Tomas Bradanovic

NULLA DIES SINE LINEA. Filosofía barata, historias, historietas, mecánica, moralejas, chamullos, relatos absurdos, la vida de un vago, cosas de Arica, literatura, música, pornografía, política, física, cocina regional, minas, copete y cosas por el estilo. The awesome, absurd and often bored adventures of our Man of Mistery in Arica, from the trenches, in the Northern Front. Sacar a mil, sacar a mil. Streams of brilliance often springs from boredom. Atendido por su propio dueño, dentre nomás.

Todos mienten

martes, 26 de marzo de 2013



Estoy empezando este interesantísimo curso de Dan Ariely, que es una autoridad mundial en Behavoir Economics. La economía del comportamiento es una disciplina que estudia la economía pero no usa los modelos matemáticos, ni la historia, ni la filosofía, sino que la psicología conductista. El conductismo es una rama de la psicología que -en palabras simples- no busca explicaciones de los hechos psicologicos en la introspección (como Freund, Jung y otros) ni en las estructuras (como la gestalt) sino simplemente en el análisis experimental del comportamiento. En lugar de especular sobre las causas del comportamiento humano, simplemente experimenta con los efectos observados.

Estaba leyendo un paper de Ashraf, Camerer y Lowenstein llamado Adam Smith a behavioral economist, no lo había pensado pero es cierto, la mayoría de las explicaciones de Smith son psicológicas y se basan en la observación de los comportamientos humanos. La importancia de la psicología en la economía es enorme y entre ecuaciones de los modelos matemáticos, regresiones, curvas de oferta y demanda esta importancia muchas veces se pierde de vista. La mayoría -si no todas- las llamadas "leyes económicas" tienen un origen psicológico.

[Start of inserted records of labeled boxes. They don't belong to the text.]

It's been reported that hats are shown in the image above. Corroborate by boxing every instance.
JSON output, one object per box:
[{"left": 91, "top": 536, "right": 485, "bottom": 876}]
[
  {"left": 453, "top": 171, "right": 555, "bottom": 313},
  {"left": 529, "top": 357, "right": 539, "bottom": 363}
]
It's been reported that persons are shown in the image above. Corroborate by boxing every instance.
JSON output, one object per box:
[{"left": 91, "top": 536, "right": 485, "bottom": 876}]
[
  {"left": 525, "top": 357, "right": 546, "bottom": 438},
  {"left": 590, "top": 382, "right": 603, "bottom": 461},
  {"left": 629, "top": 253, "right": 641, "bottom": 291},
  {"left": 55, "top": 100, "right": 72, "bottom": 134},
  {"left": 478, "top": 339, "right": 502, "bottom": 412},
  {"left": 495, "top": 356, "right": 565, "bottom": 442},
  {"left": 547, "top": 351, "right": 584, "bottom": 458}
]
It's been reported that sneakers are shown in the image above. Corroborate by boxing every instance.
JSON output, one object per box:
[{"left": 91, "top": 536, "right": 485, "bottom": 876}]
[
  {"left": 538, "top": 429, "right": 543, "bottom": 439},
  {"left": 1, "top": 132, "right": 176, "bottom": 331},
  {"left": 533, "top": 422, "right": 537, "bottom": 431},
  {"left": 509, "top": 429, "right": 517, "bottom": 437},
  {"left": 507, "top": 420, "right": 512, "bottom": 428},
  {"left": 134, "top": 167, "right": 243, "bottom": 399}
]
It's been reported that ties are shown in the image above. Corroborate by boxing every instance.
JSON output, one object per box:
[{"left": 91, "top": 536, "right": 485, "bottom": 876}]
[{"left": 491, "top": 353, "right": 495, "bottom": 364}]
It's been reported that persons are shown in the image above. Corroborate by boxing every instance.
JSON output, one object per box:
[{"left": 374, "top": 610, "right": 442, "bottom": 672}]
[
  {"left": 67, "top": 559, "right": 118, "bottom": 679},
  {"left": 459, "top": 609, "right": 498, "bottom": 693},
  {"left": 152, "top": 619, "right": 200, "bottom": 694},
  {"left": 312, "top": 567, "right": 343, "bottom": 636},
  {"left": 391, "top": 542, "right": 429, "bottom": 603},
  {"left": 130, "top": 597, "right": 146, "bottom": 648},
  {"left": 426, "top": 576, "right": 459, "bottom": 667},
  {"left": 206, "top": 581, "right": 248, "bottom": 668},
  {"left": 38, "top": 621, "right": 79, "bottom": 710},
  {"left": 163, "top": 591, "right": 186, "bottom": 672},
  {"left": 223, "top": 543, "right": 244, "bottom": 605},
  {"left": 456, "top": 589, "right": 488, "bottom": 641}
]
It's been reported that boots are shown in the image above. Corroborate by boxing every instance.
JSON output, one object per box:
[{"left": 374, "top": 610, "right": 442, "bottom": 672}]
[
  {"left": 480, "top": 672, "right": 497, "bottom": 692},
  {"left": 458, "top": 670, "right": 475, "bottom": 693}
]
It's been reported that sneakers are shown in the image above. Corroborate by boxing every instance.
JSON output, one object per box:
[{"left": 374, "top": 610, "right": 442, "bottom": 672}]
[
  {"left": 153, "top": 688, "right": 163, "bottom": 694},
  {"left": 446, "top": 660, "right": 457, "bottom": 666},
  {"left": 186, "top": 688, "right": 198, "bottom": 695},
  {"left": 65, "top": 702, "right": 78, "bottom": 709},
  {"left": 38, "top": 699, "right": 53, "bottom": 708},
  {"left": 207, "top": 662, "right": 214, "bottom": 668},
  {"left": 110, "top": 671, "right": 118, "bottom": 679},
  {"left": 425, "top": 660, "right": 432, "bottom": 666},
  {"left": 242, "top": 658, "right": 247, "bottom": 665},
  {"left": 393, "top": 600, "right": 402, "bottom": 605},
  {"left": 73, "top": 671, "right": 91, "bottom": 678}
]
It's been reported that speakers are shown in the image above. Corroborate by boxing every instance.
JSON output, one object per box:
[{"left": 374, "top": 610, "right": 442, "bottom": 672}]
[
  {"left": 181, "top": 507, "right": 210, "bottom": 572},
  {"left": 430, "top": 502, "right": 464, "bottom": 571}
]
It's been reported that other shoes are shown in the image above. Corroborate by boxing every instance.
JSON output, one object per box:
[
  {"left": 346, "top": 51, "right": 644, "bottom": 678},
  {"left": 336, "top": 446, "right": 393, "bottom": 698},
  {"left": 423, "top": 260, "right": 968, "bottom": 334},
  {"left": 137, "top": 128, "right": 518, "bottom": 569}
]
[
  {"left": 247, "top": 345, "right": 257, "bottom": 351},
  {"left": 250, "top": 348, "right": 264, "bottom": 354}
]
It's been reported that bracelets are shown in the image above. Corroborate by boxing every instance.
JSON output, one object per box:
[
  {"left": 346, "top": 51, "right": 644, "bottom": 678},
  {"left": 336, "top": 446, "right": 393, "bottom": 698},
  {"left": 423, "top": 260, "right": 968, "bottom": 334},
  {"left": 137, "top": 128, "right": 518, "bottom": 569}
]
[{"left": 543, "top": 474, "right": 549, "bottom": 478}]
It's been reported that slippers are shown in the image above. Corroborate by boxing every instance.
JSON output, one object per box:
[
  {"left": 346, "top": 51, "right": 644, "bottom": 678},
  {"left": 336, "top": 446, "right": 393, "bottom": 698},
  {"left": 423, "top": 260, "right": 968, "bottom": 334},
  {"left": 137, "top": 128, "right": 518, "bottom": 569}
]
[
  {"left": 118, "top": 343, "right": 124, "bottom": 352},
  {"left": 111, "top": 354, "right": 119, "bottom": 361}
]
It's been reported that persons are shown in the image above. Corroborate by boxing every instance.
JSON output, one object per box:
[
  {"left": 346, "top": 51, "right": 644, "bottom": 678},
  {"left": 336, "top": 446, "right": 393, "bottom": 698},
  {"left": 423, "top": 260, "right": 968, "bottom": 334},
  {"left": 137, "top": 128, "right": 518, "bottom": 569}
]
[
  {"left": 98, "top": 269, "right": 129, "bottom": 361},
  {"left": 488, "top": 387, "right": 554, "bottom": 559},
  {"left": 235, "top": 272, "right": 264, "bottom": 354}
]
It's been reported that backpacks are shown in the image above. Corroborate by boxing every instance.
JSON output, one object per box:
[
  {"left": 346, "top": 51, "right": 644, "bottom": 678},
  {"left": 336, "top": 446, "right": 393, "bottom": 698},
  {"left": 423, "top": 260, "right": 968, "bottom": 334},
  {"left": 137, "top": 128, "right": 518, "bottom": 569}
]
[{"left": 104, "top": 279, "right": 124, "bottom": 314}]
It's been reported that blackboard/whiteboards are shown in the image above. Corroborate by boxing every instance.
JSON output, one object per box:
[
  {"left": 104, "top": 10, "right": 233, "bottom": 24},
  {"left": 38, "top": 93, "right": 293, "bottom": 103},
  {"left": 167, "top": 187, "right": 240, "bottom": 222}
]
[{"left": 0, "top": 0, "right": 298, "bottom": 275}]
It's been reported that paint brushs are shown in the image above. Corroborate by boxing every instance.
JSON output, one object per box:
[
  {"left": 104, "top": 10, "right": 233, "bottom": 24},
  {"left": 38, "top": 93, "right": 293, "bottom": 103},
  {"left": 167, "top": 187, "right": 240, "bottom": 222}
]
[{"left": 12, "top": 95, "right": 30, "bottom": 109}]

Bueno, este curso -como dice su nombre- se ocupa de los comportamientos irracionales, que son muchos más de lo que normalmente suponemos. Les voy a contar un poco lo que estoy viendo en esta, la primera semana de clases. En el módulo "ilusiones sociales y decisiones" Arieli cuenta que se interesó en la s decisiones irracionales cuando pasó tres años hospitalizado, con el 70% de su cuerpo quemado y las enfermeras le tenían que cambiar los vendajes todos los días. Entonces tenían dos alternativas: quitarle los vendajes de manera rápida que era extremadamente doloroso, pero duraba menos tiempo, o quitárlelos lentamente lo que dolía menos pero durante más tiempo. Las enfermras siempre usaban el primer método a pesar de las quejas, convencidas que eso era lo mejor para el paciente.

Bueno, Al salir del hospital Arieli se dedicó a estudiar el comportamiento y las reacciones ante el dolor y para sus experimentos usaba un tornillo para aplastar los dedos, ligeros choques eléctricos, sonidos muy desagradables y cosas por el estilo con lo que medía las reacciones como un moderno inquisidor. Resultó que las enfermeras estaban equivocadas y lo peor para los pacientes, que provocaba más sufrimiento era el método rápido. Ese fue su primer paper, luego se convertiría en un autor exitoso y un experto mundial en el estudio del comportamiento en la toma de decisiones.

Bueno, la irracionalidad consiste -en un lenguaje no muy exacto- en tomar esa clase de decisiones equivocadas, convencidos que se está haciendo lo correcto. ¿Como la gente se puede equivocar tanto? Bueno, resulta que la irracionalidad y las equivocaciones son necesarias, son parte de la inteligencia y sin irracionalidad seríamos tan estúpidos como una maldita maquina.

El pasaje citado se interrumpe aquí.